Conners v. Missouri Division of Family Services

CRIST, Judge.

Administrative proceeding. Respondent’s Medical Review Team (hereinafter “M.R. T.”) denied claimant’s application for general relief and Medicaid. After an appeal hearing, respondent’s director found that claimant was neither unemployable nor disabled, the respective criteria for the two assistance programs. This appeal from the director’s decision followed.

The scope of our review is governed by V.A.M.S. § 208.100(5), directing us to inquire into “whether or not a fair hearing has been granted the applicant,” and by V.A.M.S.Const. Art. V, § 22, requiring a determination of whether the director’s decision is “supported by competent and substantial evidence upon the whole record,” Hill v. State Dept. of Public Health & Welfare, 503 S.W.2d 6, 11 (Mo. banc 1973). This latter provision requires a determination of whether, considering all the evidence adduced on both sides of a disputed issue, the administrative body could reasonably have reached the challenged decision. Brooks v. General Motors Assembly Division, 527 S.W.2d 50, 53 (Mo.App.1975).

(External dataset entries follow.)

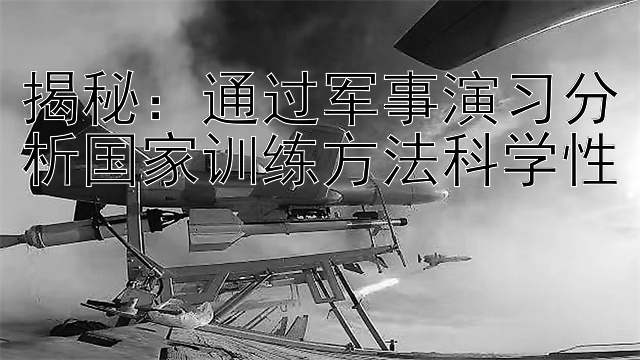 揭秘：通过军事演习分析国家训练方法科学性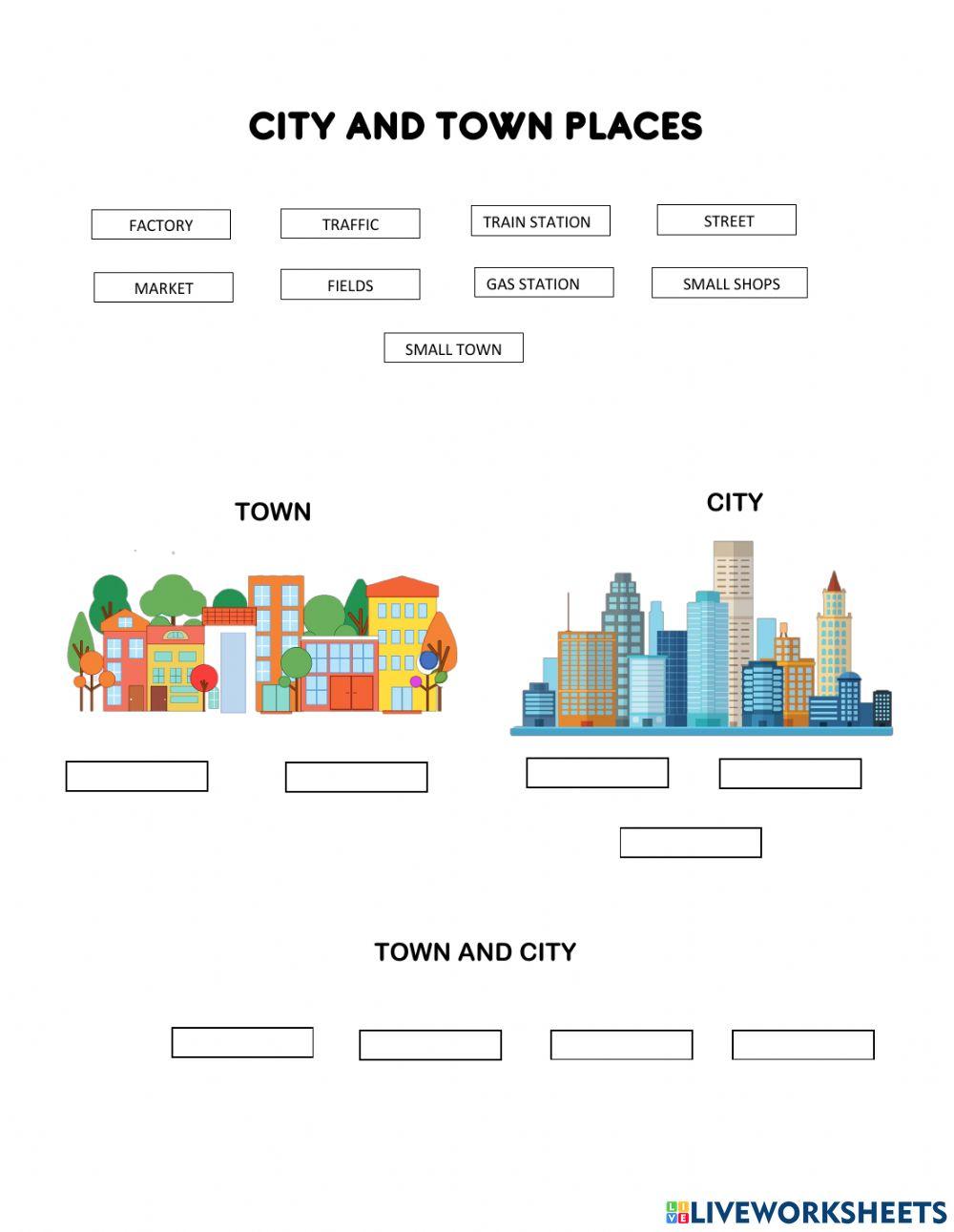 CITY AND TOWN PLACES

FACTORY
TRAFFIC
TRAIN STATION
STREET
MARKET
FIELDS
GAS STATION
SMALL SHOPS
SMALL TOWN

TOWN

CITY

TOWN AND CITY

LIVEWORKSHEETS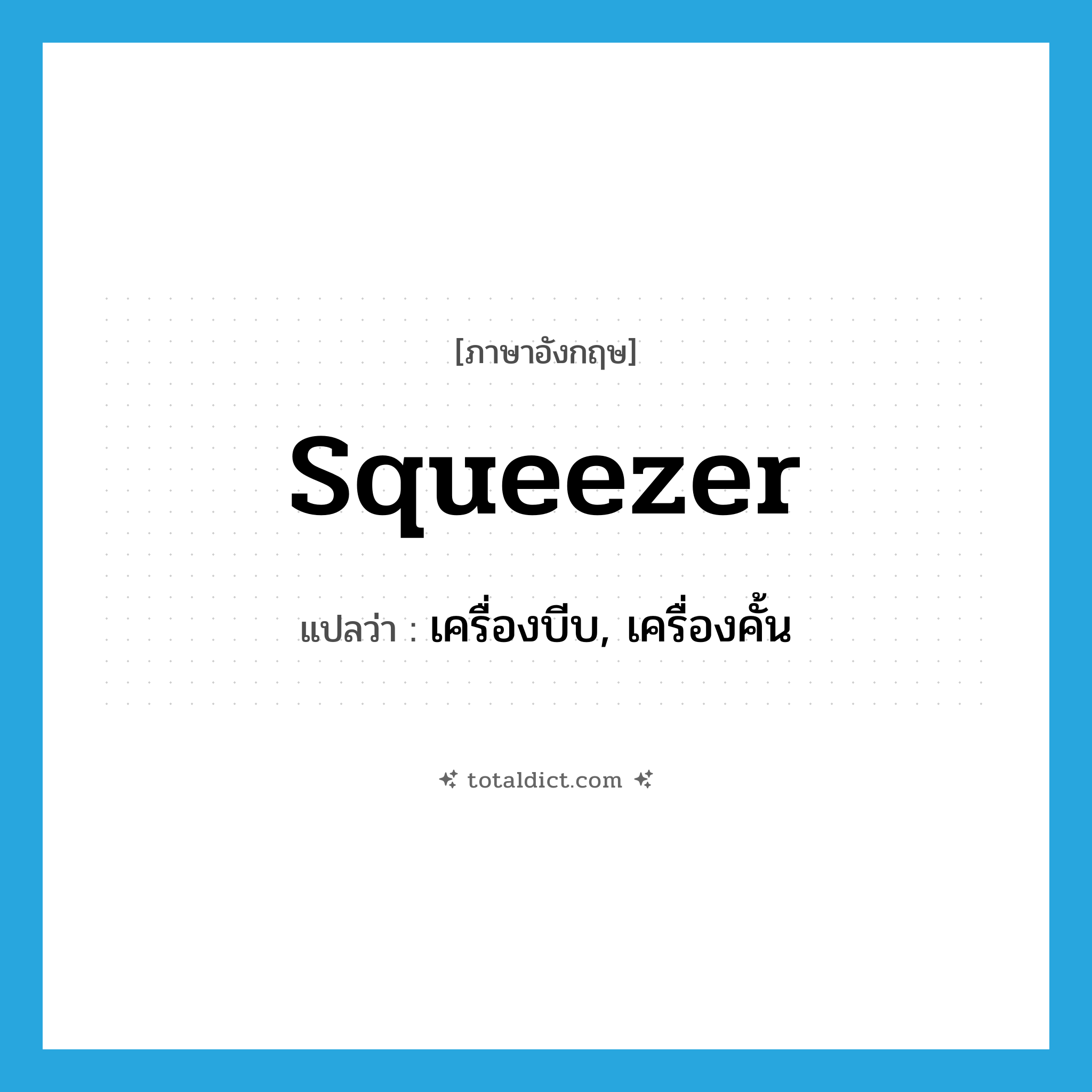 [ภาษาอังกฤษ]

squeezer

แปลว่า : เครื่องบีบ, เครื่องคั้น

totaldict.com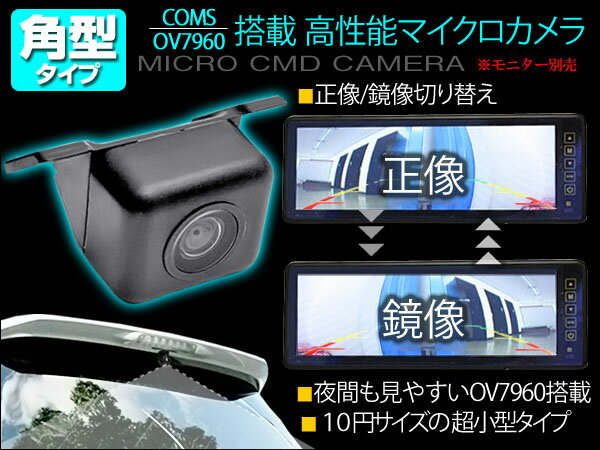 角型
タイプ

COMS
OV7960
搭載 高性能マイクロカメラ
MICRO CMD CAMERA
※モニター別売

■正像/鏡像切り替え

正像

鏡像

■夜間も見やすいOV7960搭載
■10円サイズの超小型タイプ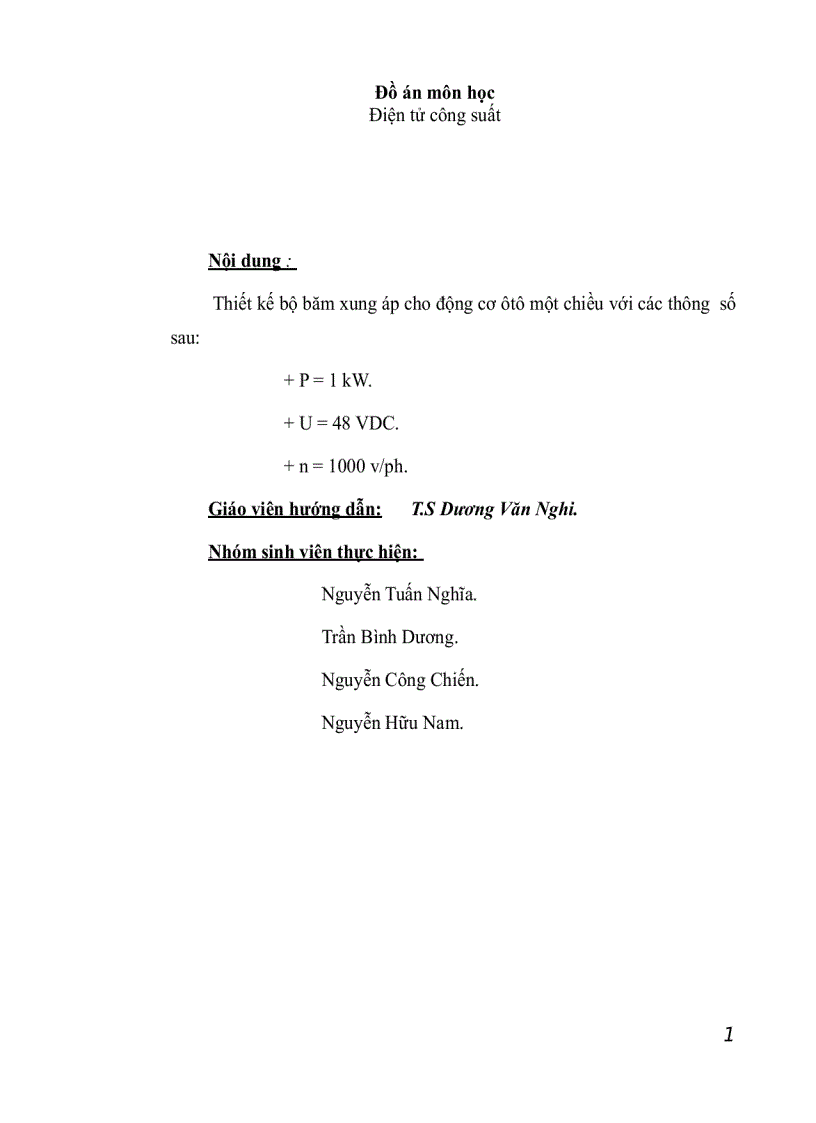 Đồ án môn học
Điện tử công suất

Nội dung :

Thiết kế bộ băm xung áp cho động cơ ôtô một chiều với các thông số sau:

+ P = 1 kW.

+ U = 48 VDC.

+ n = 1000 v/ph.

Giáo viên hướng dẫn: T.S Dương Văn Nghi.

Nhóm sinh viên thực hiện:

Nguyễn Tuấn Nghĩa.

Trần Bình Dương.

Nguyễn Công Chiến.

Nguyễn Hữu Nam.

1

Claimant’s first contention is that she was denied a fair hearing due to the “bias” of the hearing officer. This “bias” is allegedly revealed by the hearing officer’s comment on the record that she lacked the power to recommend a final decision to the director. Such conduct does not constitute denial of a fair hearing. See Cummins v. State Dept. of Public Health & Welfare, 481 S.W.2d 639, 642 (Mo.App.1972).

Claimant also contends that she was denied a fair hearing in that the physician member of the M.R.T. was not present for cross-examination purposes, even though the M.R.T. decision was admitted into evidence. Claimant’s failure to subpoena the physician as provided for in 13 C.S.R. 40-2.-160(3)(C) precludes her from now complaining of a deprivation of the right to cross-examine the doctor. Richardson v. Perales, 402 U.S. 389, 404-5, 91 S.Ct. 1420, 28 L.Ed.2d 842 (1971).

Claimant also complains that the M.R.T. decision was erroneously admitted into evidence in that it was hearsay. The admission of hearsay evidence does not automatically demonstrate that a fair hearing was not granted, Garrard v. State Dept. of Public Health & Welfare, 375 S.W.2d 582, 587 (Mo.App.1964). The M.R.T. decision itself consists of a one-page, pre-printed form containing the bare conclusion that claimant is not sufficiently disabled to be eligible for assistance. In view of the extensive and voluminous medical, psychological, social data supplied by claimant and introduced at her hearing, the prejudicial effect of the M.R.T. decision, if any, was at best negligible. Claimant was clearly not thereby deprived of a fair hearing.

Claimant also urges reversal on the ground that the M.R.T. was improperly constituted of unqualified personnel. This appeal is taken from the decision of the di*570rector, which is required to be independently based on the record generated at the appeal hearing, V.A.M.S. § 208.080(3), and which is thus presumably free of any inadequacy which might have earlier tainted the proceeding. Whether the M.R.T. measured up to the applicable guidelines is not a question for our consideration. Tillman v. Wedge Mobile Serv. Station, 565 S.W.2d 653, 658 (Mo.App.1978).

Finally, claimant maintains that the director’s decision is not supported by competent and substantial evidence when the record is viewed as a whole. A complete resume of the medical and other expert evidence would be pointless. It is sufficient to note that the medical and psychological evaluations submitted by claimant are virtually unanimous in concluding that claimant was neither severely nor permanently disabled. The only evidence to the contrary is the conclusion of one vocational counselor that claimant was temporarily unemployable due to emotional fragility.

Claimant having received a fair hearing, and the director’s decision being supported by competent and substantial evidence on the whole record, that decision should be, and is, affirmed.

DOWD, P. J., and ALDEN A. STOCK-ARD, Special Judge, concur.